L'intersyndicale CFDT-SAFPTR-CGTR de l'aéroport Roland-Garros a déposé un préavis de grève pour le vendredi 1er mai. Selon les représentants syndicaux, plus de 80 % des 280 salariés pourraient rejoindre le mouvement. En cause : l'échec des négociations annuelles obligatoires (NAO) avec la direction.

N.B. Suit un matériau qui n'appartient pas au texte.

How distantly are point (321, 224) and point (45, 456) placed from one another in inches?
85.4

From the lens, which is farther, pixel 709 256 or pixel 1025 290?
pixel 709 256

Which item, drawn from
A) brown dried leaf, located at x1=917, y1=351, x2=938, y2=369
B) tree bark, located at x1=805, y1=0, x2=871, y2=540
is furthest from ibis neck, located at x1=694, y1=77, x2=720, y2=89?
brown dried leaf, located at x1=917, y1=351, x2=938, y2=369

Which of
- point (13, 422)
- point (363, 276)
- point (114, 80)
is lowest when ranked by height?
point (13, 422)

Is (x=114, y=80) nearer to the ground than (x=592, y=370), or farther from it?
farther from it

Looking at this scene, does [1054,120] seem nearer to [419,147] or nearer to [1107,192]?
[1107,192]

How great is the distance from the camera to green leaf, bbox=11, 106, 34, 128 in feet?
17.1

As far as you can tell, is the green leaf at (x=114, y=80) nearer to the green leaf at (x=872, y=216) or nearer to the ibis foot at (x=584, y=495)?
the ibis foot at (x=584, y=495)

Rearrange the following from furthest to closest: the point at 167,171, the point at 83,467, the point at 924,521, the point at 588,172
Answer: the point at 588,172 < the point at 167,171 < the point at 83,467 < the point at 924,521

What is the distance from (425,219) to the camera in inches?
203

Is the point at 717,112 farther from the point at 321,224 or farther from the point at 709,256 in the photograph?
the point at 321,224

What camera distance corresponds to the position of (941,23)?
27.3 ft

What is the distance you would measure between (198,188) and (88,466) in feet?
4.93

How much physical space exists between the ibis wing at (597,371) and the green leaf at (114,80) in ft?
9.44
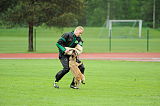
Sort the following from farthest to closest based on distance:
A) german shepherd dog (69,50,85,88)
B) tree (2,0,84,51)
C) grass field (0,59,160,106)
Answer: tree (2,0,84,51) → german shepherd dog (69,50,85,88) → grass field (0,59,160,106)

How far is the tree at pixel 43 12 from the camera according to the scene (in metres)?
34.3

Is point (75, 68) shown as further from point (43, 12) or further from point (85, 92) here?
point (43, 12)

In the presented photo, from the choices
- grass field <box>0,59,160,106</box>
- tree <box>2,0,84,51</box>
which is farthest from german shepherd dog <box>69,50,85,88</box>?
tree <box>2,0,84,51</box>

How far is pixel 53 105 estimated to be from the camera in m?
9.77

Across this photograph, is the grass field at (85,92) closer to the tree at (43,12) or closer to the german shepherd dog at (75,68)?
the german shepherd dog at (75,68)

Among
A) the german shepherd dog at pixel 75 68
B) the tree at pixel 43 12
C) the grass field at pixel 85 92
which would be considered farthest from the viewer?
the tree at pixel 43 12

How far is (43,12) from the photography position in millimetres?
34656

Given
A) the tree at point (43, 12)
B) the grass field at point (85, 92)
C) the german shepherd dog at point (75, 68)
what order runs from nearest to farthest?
the grass field at point (85, 92) → the german shepherd dog at point (75, 68) → the tree at point (43, 12)

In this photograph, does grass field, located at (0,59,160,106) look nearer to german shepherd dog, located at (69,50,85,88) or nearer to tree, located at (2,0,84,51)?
german shepherd dog, located at (69,50,85,88)

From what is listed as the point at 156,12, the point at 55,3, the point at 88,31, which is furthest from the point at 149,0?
the point at 55,3

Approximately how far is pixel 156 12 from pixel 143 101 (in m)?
84.4

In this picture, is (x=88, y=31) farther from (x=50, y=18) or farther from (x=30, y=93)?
(x=30, y=93)

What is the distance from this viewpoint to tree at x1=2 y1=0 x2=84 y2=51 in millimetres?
34281

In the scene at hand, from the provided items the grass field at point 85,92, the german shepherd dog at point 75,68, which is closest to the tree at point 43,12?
the grass field at point 85,92
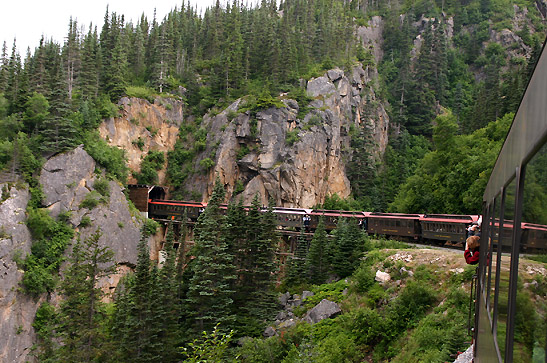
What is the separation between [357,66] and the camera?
65562mm

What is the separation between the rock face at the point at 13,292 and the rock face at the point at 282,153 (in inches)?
865

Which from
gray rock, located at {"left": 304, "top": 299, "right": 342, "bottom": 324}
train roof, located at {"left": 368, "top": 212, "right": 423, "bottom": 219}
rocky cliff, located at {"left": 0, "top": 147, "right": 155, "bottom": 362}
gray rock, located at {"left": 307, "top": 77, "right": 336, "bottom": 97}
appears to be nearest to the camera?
gray rock, located at {"left": 304, "top": 299, "right": 342, "bottom": 324}

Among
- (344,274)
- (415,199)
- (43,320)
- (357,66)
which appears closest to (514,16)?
(357,66)

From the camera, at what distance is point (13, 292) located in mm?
31562

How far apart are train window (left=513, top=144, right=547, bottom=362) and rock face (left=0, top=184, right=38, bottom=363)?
36.7 meters

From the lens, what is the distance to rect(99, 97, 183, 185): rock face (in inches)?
1958

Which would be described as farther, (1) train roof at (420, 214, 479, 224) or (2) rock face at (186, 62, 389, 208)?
(2) rock face at (186, 62, 389, 208)

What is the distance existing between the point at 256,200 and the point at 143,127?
2791 cm

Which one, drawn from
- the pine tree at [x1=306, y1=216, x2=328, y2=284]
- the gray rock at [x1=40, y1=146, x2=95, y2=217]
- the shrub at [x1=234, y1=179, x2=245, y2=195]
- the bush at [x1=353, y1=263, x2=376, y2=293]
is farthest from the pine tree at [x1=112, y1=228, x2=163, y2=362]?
the shrub at [x1=234, y1=179, x2=245, y2=195]

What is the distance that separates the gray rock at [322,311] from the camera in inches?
A: 916

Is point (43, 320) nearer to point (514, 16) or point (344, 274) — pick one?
point (344, 274)

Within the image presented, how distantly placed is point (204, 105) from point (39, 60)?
21.7m

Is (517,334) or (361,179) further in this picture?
(361,179)

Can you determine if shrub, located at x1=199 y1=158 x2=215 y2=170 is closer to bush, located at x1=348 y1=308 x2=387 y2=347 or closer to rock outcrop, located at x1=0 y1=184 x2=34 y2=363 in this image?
rock outcrop, located at x1=0 y1=184 x2=34 y2=363
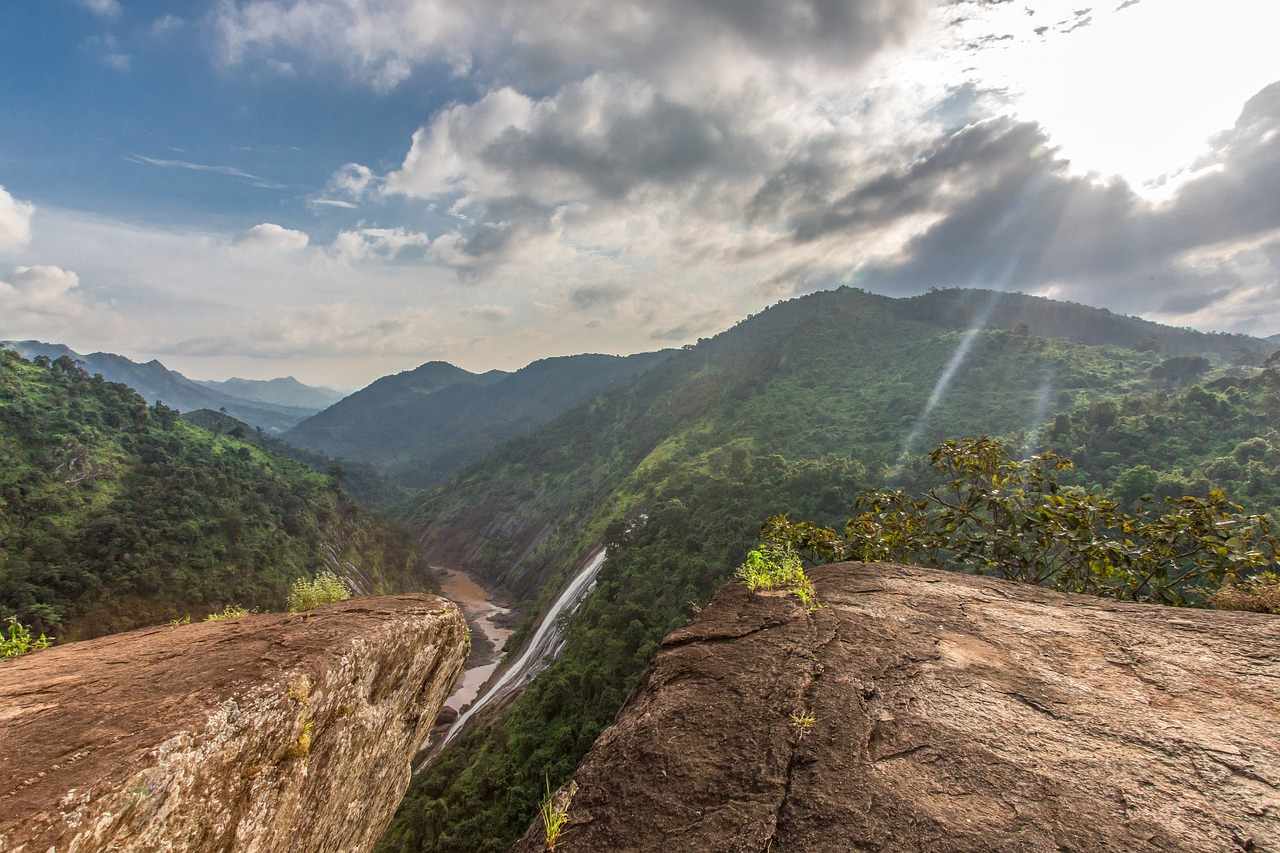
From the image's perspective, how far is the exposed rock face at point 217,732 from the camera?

Les revendications couvrent plusieurs volets. Les syndicats demandent une hausse généralisée des salaires de 4,7 %, une prime exceptionnelle de 4 000 euros et la mise en place de la semaine de quatre jours pour les administratifs en 35 heures, avec une journée en télétravail. Cette dernière mesure ne s'appliquerait ni aux employés du fret (37 heures hebdomadaires) ni à ceux de l'aérogare, dont le temps de travail est annualisé.
« C'est l'année de tous les records pour l'aéroport Roland-Garros, donc on demande quelque chose d'un peu exceptionnel. Sans parler des effets de l'inflation », explique Thierry Bovalo, délégué syndical CGTR. L'aéroport a enregistré une hausse du trafic passagers de 4 % en 2024 et un niveau record de fret avec 30 699 tonnes traitées, soit une progression de 5 %.
« On ne veut pas rétribuer la valeur ajoutée que les salariés ont apporté à l'entreprise », estime Frédéric Bordier, délégué syndical CFDT et secrétaire du CSE. La société aéroportuaire prévoit pourtant d'importants investissements pour 2026 : développement des connexions avec l'Asie et l'Afrique, études pour une future aérogare de départ d'une capacité de 4 millions de passagers.
Les syndicats dénoncent aussi une dégradation du climat social depuis l'arrivée du nouveau président du directoire Thomas Dubus. « Depuis son arrivée, le président infantilise un peu le personnel. Il veut avoir la main sur tout, le climat social s'en ressent », déplore Frédéric Bordier. La révélation par Zinfos974 de soupçons pesant sur un appel d'offres de 88 millions d'euros sur huit ans a renforcé le malaise. « Le personnel se sent un peu sali. Nous essayons d'avoir une éthique professionnelle irréprochable, et là en l'espace de six mois de présence, la probité de l'entreprise et des agents se trouve malmenée », ajoute-t-il.
Une réunion s'est tenue ce mardi 28 avril au matin entre les représentants syndicaux et la direction. La veille, l'intersyndicale n'avait constaté aucune avancée. Les NAO doivent se clore le 30 avril au soir. En cas d'échec, ce serait une « grève historique » pour l'aéroport Roland-Garros.